The D90 gives unbelievably fine video files, and the possiblity to use long lenses like the 600/4 creating a wonderfully beautiful blurred soft background.
Yes, the latest Nano-coated Nikkor lenses are heavy to carry, but tack sharp, crystal clear and incredibly fast-focusing. The new 14-24 and 24-70 and the Micronikkor 105, the 200/2, the 300/2,8 VR and the 600/4 VR are the sharpest and most fine-rendering lenses I have ever tried or seen work from. No haze. And with the D3:s you can fine tune and calibrate each individual lense to each individual camera body.
Giving a crispness in detail also with the longest lenses plus 1,7x converter better than anything else I have experienced.
VR vibration reduction is often a blessing.
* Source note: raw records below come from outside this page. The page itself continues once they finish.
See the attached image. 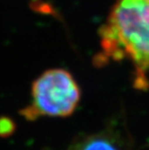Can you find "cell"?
Wrapping results in <instances>:
<instances>
[{"instance_id":"3","label":"cell","mask_w":149,"mask_h":150,"mask_svg":"<svg viewBox=\"0 0 149 150\" xmlns=\"http://www.w3.org/2000/svg\"><path fill=\"white\" fill-rule=\"evenodd\" d=\"M66 150H126L122 137L108 129L76 139Z\"/></svg>"},{"instance_id":"1","label":"cell","mask_w":149,"mask_h":150,"mask_svg":"<svg viewBox=\"0 0 149 150\" xmlns=\"http://www.w3.org/2000/svg\"><path fill=\"white\" fill-rule=\"evenodd\" d=\"M100 39L97 63L129 60L136 72L135 86L145 89L149 72L148 0H118L100 30Z\"/></svg>"},{"instance_id":"4","label":"cell","mask_w":149,"mask_h":150,"mask_svg":"<svg viewBox=\"0 0 149 150\" xmlns=\"http://www.w3.org/2000/svg\"><path fill=\"white\" fill-rule=\"evenodd\" d=\"M16 129V125L10 118L6 116L0 117V138L9 137Z\"/></svg>"},{"instance_id":"5","label":"cell","mask_w":149,"mask_h":150,"mask_svg":"<svg viewBox=\"0 0 149 150\" xmlns=\"http://www.w3.org/2000/svg\"><path fill=\"white\" fill-rule=\"evenodd\" d=\"M148 1H149V0H148Z\"/></svg>"},{"instance_id":"2","label":"cell","mask_w":149,"mask_h":150,"mask_svg":"<svg viewBox=\"0 0 149 150\" xmlns=\"http://www.w3.org/2000/svg\"><path fill=\"white\" fill-rule=\"evenodd\" d=\"M80 97V88L68 71L49 69L33 81L32 101L20 114L30 121L42 117H67L75 112Z\"/></svg>"}]
</instances>
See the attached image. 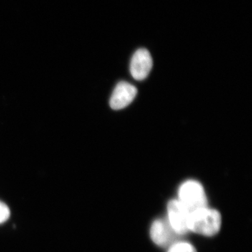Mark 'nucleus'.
Returning <instances> with one entry per match:
<instances>
[{"mask_svg":"<svg viewBox=\"0 0 252 252\" xmlns=\"http://www.w3.org/2000/svg\"><path fill=\"white\" fill-rule=\"evenodd\" d=\"M187 225L189 231L205 236H213L220 231L221 216L220 212L213 209H199L189 213Z\"/></svg>","mask_w":252,"mask_h":252,"instance_id":"obj_1","label":"nucleus"},{"mask_svg":"<svg viewBox=\"0 0 252 252\" xmlns=\"http://www.w3.org/2000/svg\"><path fill=\"white\" fill-rule=\"evenodd\" d=\"M179 201L189 213L207 207V199L201 184L195 180H189L179 189Z\"/></svg>","mask_w":252,"mask_h":252,"instance_id":"obj_2","label":"nucleus"},{"mask_svg":"<svg viewBox=\"0 0 252 252\" xmlns=\"http://www.w3.org/2000/svg\"><path fill=\"white\" fill-rule=\"evenodd\" d=\"M151 238L156 245L162 248L171 247L178 243L181 235L172 229L168 220H156L151 228Z\"/></svg>","mask_w":252,"mask_h":252,"instance_id":"obj_3","label":"nucleus"},{"mask_svg":"<svg viewBox=\"0 0 252 252\" xmlns=\"http://www.w3.org/2000/svg\"><path fill=\"white\" fill-rule=\"evenodd\" d=\"M168 222L177 234L185 235L189 231L187 221L189 212L179 200H172L167 205Z\"/></svg>","mask_w":252,"mask_h":252,"instance_id":"obj_4","label":"nucleus"},{"mask_svg":"<svg viewBox=\"0 0 252 252\" xmlns=\"http://www.w3.org/2000/svg\"><path fill=\"white\" fill-rule=\"evenodd\" d=\"M137 89L126 81H121L116 86L109 99V105L114 110L125 108L137 95Z\"/></svg>","mask_w":252,"mask_h":252,"instance_id":"obj_5","label":"nucleus"},{"mask_svg":"<svg viewBox=\"0 0 252 252\" xmlns=\"http://www.w3.org/2000/svg\"><path fill=\"white\" fill-rule=\"evenodd\" d=\"M152 66L153 60L148 50L138 49L131 59V74L136 80H143L149 75L152 70Z\"/></svg>","mask_w":252,"mask_h":252,"instance_id":"obj_6","label":"nucleus"},{"mask_svg":"<svg viewBox=\"0 0 252 252\" xmlns=\"http://www.w3.org/2000/svg\"><path fill=\"white\" fill-rule=\"evenodd\" d=\"M167 252H197L195 248L190 243L178 242L174 244Z\"/></svg>","mask_w":252,"mask_h":252,"instance_id":"obj_7","label":"nucleus"},{"mask_svg":"<svg viewBox=\"0 0 252 252\" xmlns=\"http://www.w3.org/2000/svg\"><path fill=\"white\" fill-rule=\"evenodd\" d=\"M10 214L11 212L9 207L3 202L0 201V224L9 220Z\"/></svg>","mask_w":252,"mask_h":252,"instance_id":"obj_8","label":"nucleus"}]
</instances>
I use a wide-angle zoom on one body, a short tele-zoom on the other.
Long telephoto lens on the third, usually the 600 mm.
Original Nikon stuff only.
ISO mostly 200-1600 on D3.
100-640 on D3X
Motor drive at as many frames per second as the technology allows.
Then I feel prepared for most quick situations.
I also bring backup of almost everything.

Photography tool box:

Cameras and such:
2 Nikon D3
1 Nikon D3X
2 Nikon D300
1 Nikon D90
Nikkor AFS 600/4 G ED VR
Nikkor AFS 500/4 G ED VR
Nikkor 400/2,8 G ED VR
Nikkor AFS 300/2,8 G ED VR
Nikkor 200-400/4 IF-ED VR
AF-Nikkor 200/2 VR (the sharpest lens I´ve ever tried!!)
AF-Nikkor 70-200/2,8 VR
AF-Nikkor DX 12-24/4 (for the D300s)
AF-Nikkor 14-24/2,8
AF-Nikkor 24-70/2,8
AF-VR Micro-Nikkor DX IF-ED 105/2,8 (the next sharpest lens I´ve ever tried!!)
AF-Nikkor Fisheye 10,5 mm/4 (for the D300)
AF-teleconverters Nikkor TC-14B II and TC 17 B II and TC-20 B II
2 Flashes Nikon SB-900 and a Project-A-Flash tele flash fresnel-lens kit.
Field glasses Nikon 8x42 and Nikon 10x25

Tripods and such:
Carbon fibre 6X tripods from Gitzo (GK 5541 for the heavy lenses and GK 3580 for hikes and lighter jobs), with leveling units and extra big feet for snow and sand)
Ball heads and panning heads from Gitzo and Kirk.
Arca Swiss style quick releases and swivel heads from Wimberley.
Macaroni- and or rice or bean-bags. Organically grown of course J
Apple Mac Book Pro 17” Laptop
Epson 8000 external hard disk.
San Disk Extreme IV CF-cards 8-16 Gb
Rechargable Nikon Li-ion battery packs, kits of Lithium AA batteries for really cold weather.
Camera bags and -backpacks from Tamrac.
Waterproof bags and boxes from Pelican and Ortlieb.

Other equipment:
Tent Hilleberg "Staika". Stands anything, can be put up anywhere.
Tent Hilleberg "Kieron" 4-man. Stands anything, but rooms more people.
Sleeping bag North Face "Goose Down" for ordinary trips.
Sleeping bag North Face "Deep Sleep" for the really cold ones.
Thermarest sleeping mattresses.
Backpack Norröna "Beito". Brings it all.
Arcteryx jacket and pants. All round. All year.
Heavy Duty down parka "SnowGoose Expedition" from Canada Goose. For minus 30 and below.
All underware in Swedish "Wool power". Best I´ve tried. Doesnt even smell when used!
"SOREL Extreme" - Canadian Army Arctic winter mukluk boots. For minus 20 and below.
Hiking boots Le Chameau (long), Gore-Tex.
Nokian felt lined rubber boots. For sleet, wet snow and slush.
Rubber boots "Wildmark". Summer use.
Lundhags felt-lined leather ski boots.
Inuit-kamikks of seal skin and caribou fur, for minus 25 and under.
Pocket flask, type "Jerry Can" with french Cognac, preferably Rémy Martin or Grönstedts Extra.